=== SUPPLIED DATA ===
--

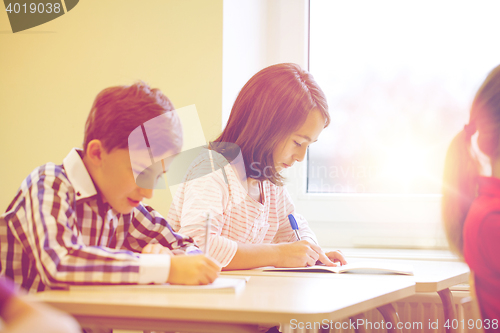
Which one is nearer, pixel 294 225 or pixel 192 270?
pixel 192 270

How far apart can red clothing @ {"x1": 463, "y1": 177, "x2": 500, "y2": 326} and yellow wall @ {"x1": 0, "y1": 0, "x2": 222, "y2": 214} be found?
40.5 inches

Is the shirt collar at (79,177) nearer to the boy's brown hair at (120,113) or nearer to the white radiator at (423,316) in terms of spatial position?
the boy's brown hair at (120,113)

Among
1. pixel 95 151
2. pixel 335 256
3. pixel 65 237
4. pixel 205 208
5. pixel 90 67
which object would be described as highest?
pixel 90 67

--

=== WHAT YOU SHOULD DO ===
Write out every item above word for word, leaving out the pictures.

=== OUTPUT FOR THIS EXERCISE ===
Which one is nearer, pixel 294 225 or pixel 192 270?
pixel 192 270

How far apart can red clothing @ {"x1": 463, "y1": 177, "x2": 500, "y2": 326} and yellow wall @ {"x1": 0, "y1": 0, "x2": 222, "y2": 214} be found?
40.5 inches

Is the shirt collar at (79,177) nearer to the boy's brown hair at (120,113) or nearer to the white radiator at (423,316) in terms of spatial position?
the boy's brown hair at (120,113)

Among
1. pixel 95 151
2. pixel 335 256
3. pixel 65 237
4. pixel 205 208
5. pixel 90 67
which object would be described as highest?
pixel 90 67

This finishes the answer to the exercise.